Ben Gazzara's long stage and screen career has included a love affair with a good smoke.
Mervyn Rothstein
From the Print Edition:
Bill Cosby, Autumn 94

(continued from page 1)

So he has come up with a strategy. "I smoke these small cigars because sometimes I can fool restaurateurs and patrons into thinking they're cigarettes. The small cigars don't seem as obtrusive. People don't seem as annoyed as when they see those big stogies.'' The strategy works sometimes. "But sometimes I get caught. There's always someone in the room who doesn't appreciate the good things in life and thinks he or she can live forever." When he is asked to extinguish the cigar he is polite and quietly does so.

"I'm smoking a small Royal Jamaica, which I got at the American Hotel in Sag Harbor, one of the civilized places in the world. They allow you to smoke cigars of any kind during dinner in any room. But except for a few other places--Elaine's, Le Cirque--restaurants are denying us the pleasure of having a cigar after dinner.''

At most restaurants, men are more often the complainers. "Women usually are nice,'' he says. "The cigar reminds them of when their fathers smoked. Most of the time the women say they love the smell of cigars.''

Gazzara and his wife of 13 years, Elke Stuckmann Gazzara ("my third and last marriage''), have an apartment on the Upper East Side of Manhattan, a home in Sag Harbor, New York, and a villa in Italy, where he lives about half the year and where he has made many movies in the past decade. "They're the kind of movies the Italians love, but that don't travel. You go where they love you.''

He says he smokes freely at home "unlike some guys, whose wives won't allow them. But I have to be honest. When my wife and I first were romancing, there would never be a comment about the cigar. Now I sometimes see her making a face and waving the smoke away. I sense the beginning of something, that there's going to be a complaint. But there haven't been any so far.''

Gazzara also enjoys a drink with his cigar. "I have returned after some years to the pleasure of a Martini before dinner. I think it's the greatest drink ever invented. Of course, you shouldn't drink too many of them.''

He also enjoys good wine with dinner.
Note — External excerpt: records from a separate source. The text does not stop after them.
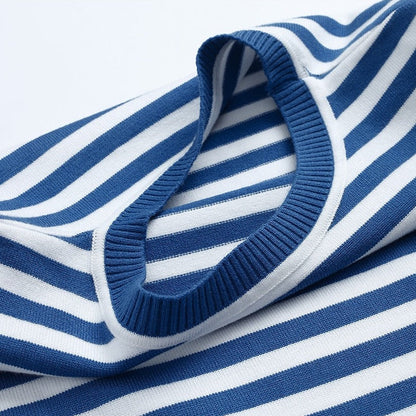 Nicole | Schicker gestreifter Pullover
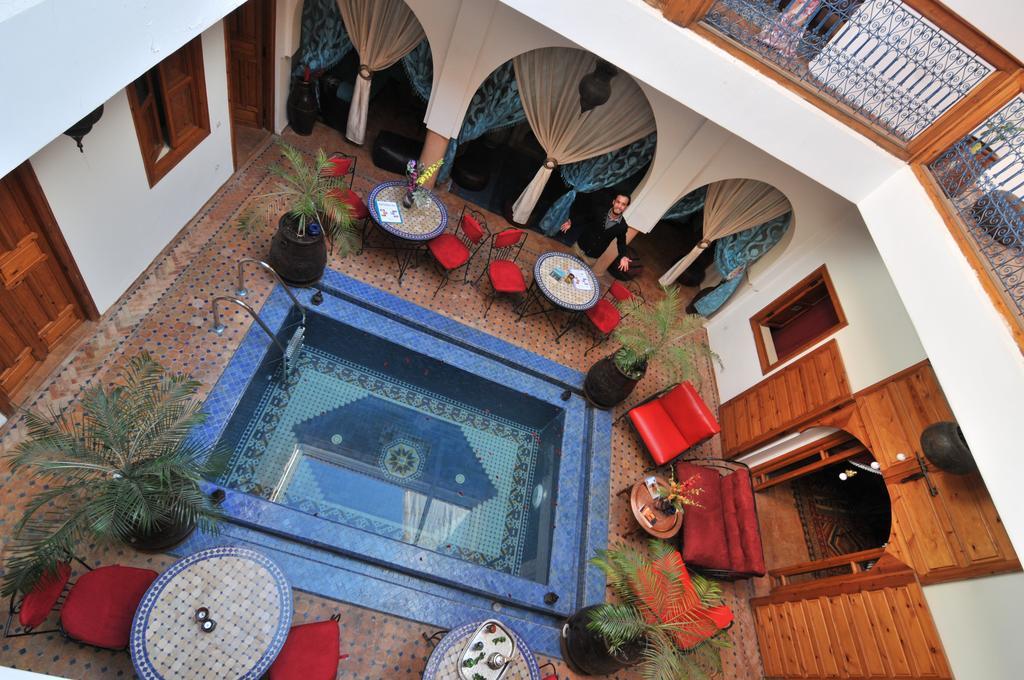 Riad Kalinka Lotus Marrakesh Exteriör bild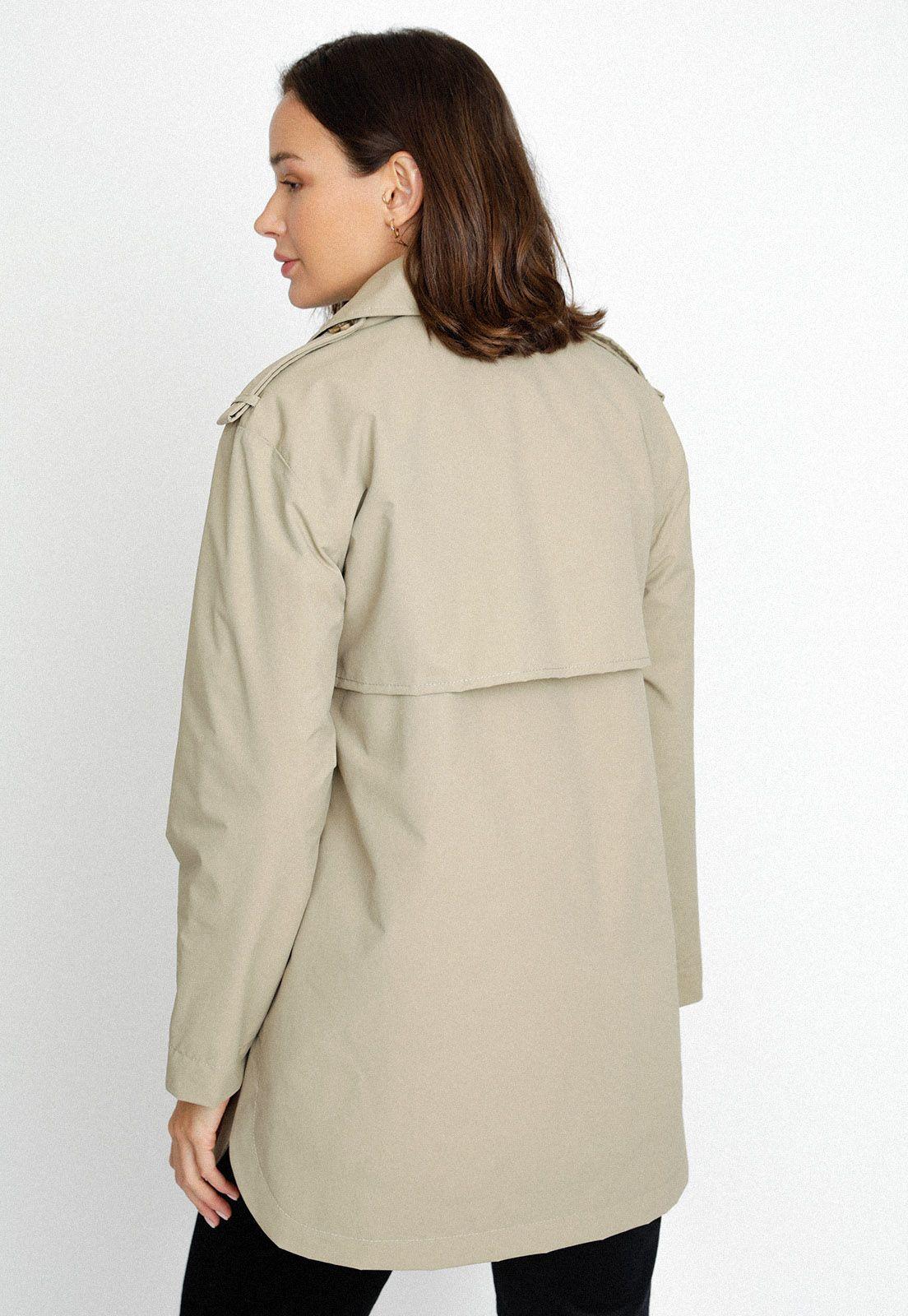 Impermeable Selma Beige-1
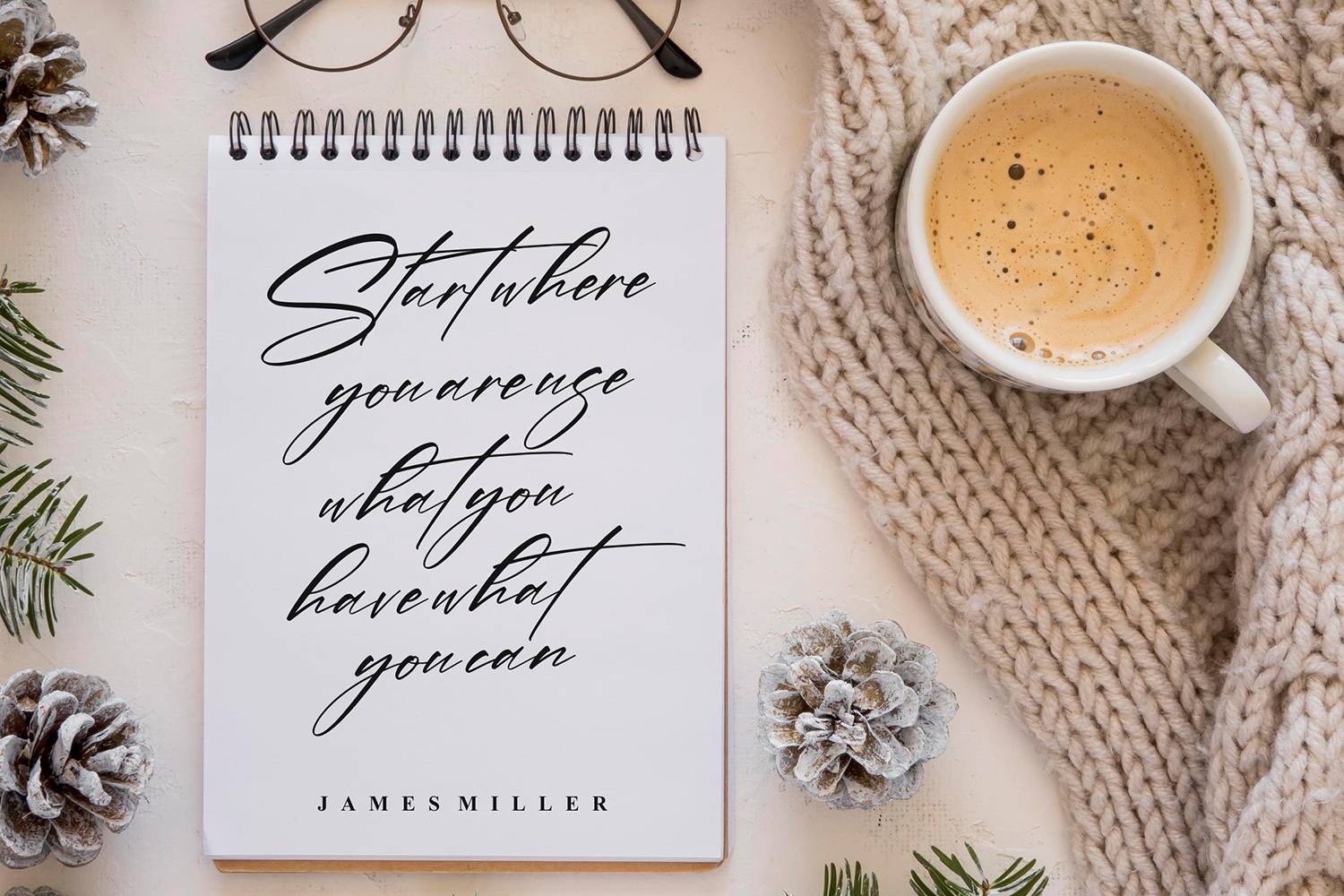 Mantasia Font sample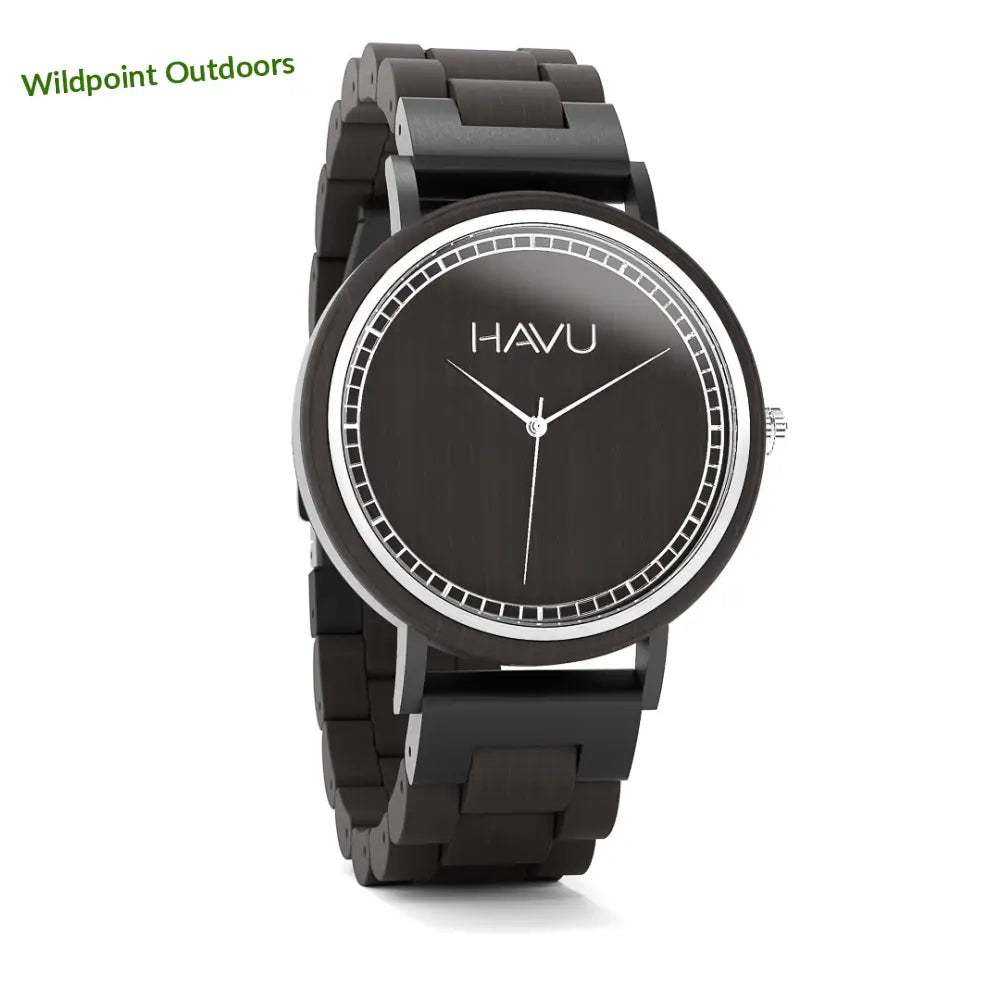 Havu watches virta (42mm) - puinen rannekello - kellot - retkeily 177 €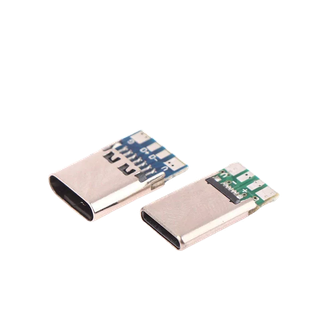 Bộ 5 / 10 Đầu Nối USB 3.1 TypeC Đực / Cái DIY Mới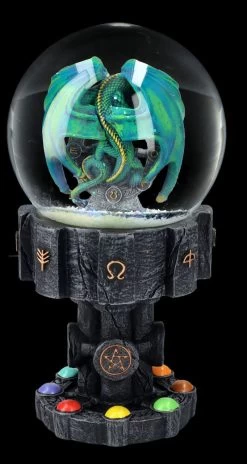 Schneekugel Drache - Year Of The Magical Dragon -Figuren Deko Verkauf FS26036 Schneekugel Drache Year of the Magical Dragon 6 1280x1280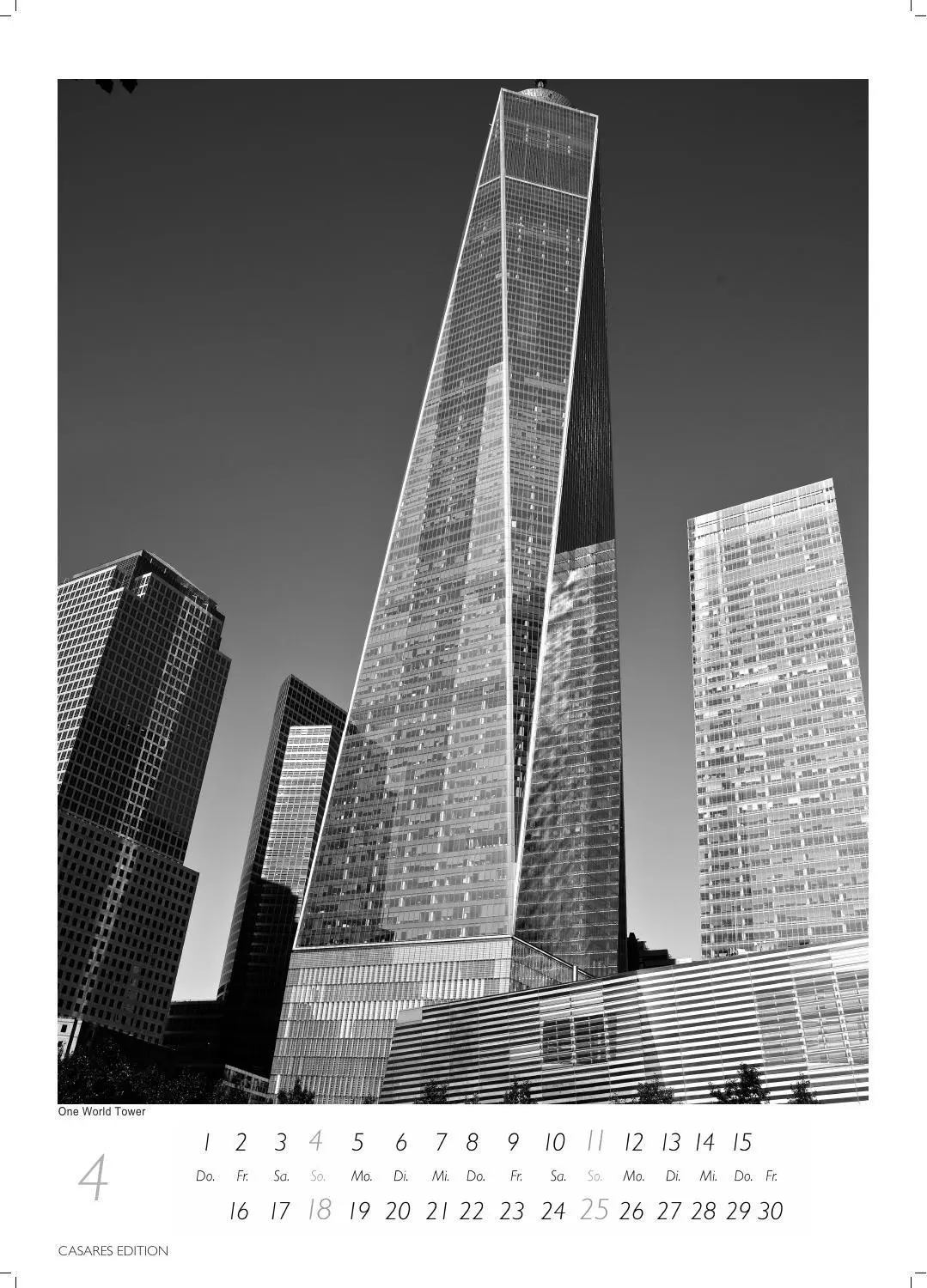 Bild: 9781835248416 | New York schwarz-weiss Kalender 2027 - Wandkalender Fotokalender...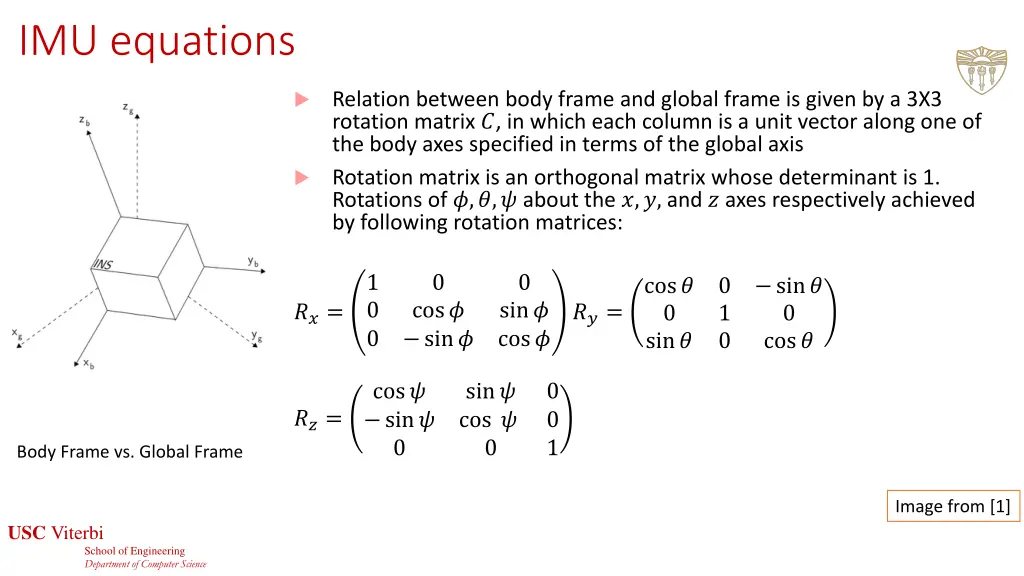 imu equations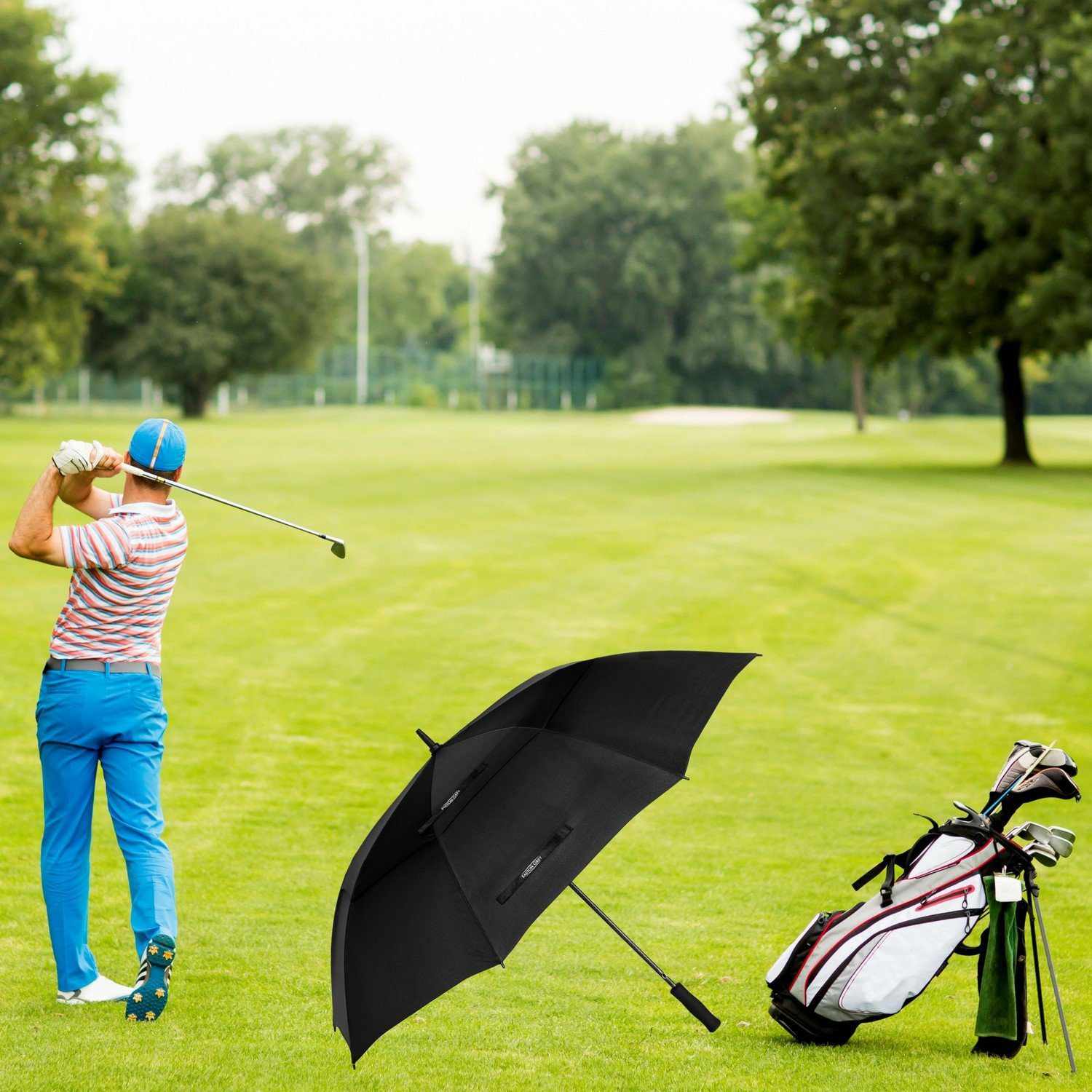 golf umbrella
His Italian villa is in Umbria, about halfway between Florence and Rome--south of the medieval city of Todi, "which was once voted the most livable city in the world,'' in the region that includes Perugia, Orvieto and Spoleto. He is particularly partial to Umbrian wine. "The basis of Umbrian wine is the Sangiovese grape,'' he says, "which is very mellow, like a Merlot. Among the reds, Rubesco is particularly good. So is the Sangiovese wine itself. And there are many labels that you don't see [in the United States].''

Tuscan wines catch Gazzara's eye as well. "Last night at the American Hotel, which has a wine list par excellence that includes $1,400 bottles, I found a $25 bottle of Montepulciano 1990 that was superb.'' He also likes French white wines. "Italian whites are lightweight,'' he opines. "French whites have much more body. And of course French Bordeaux is exquisite, if you want to sit down to dinner and spend $400 on a bottle of wine.''

Despite all his years of success, Gazzara still finds a bit of amazement in the fact that he, the scion of a working-class family, can sit these days and talk about $1,400 wines. He was born a mere 45 blocks from where he is sitting, but it might as well have been a universe away.

His first home was a cold-water flat on East 29th Street between First and Second avenues. His parents, Antonio and Angela Gazzara, were Sicilian immigrants, and Ben spoke Italian before he learned English. His baptismal name was Biago Anthony, but from an early age he was always Ben. His father, who died when Ben was a child, was a roofer and carpenter.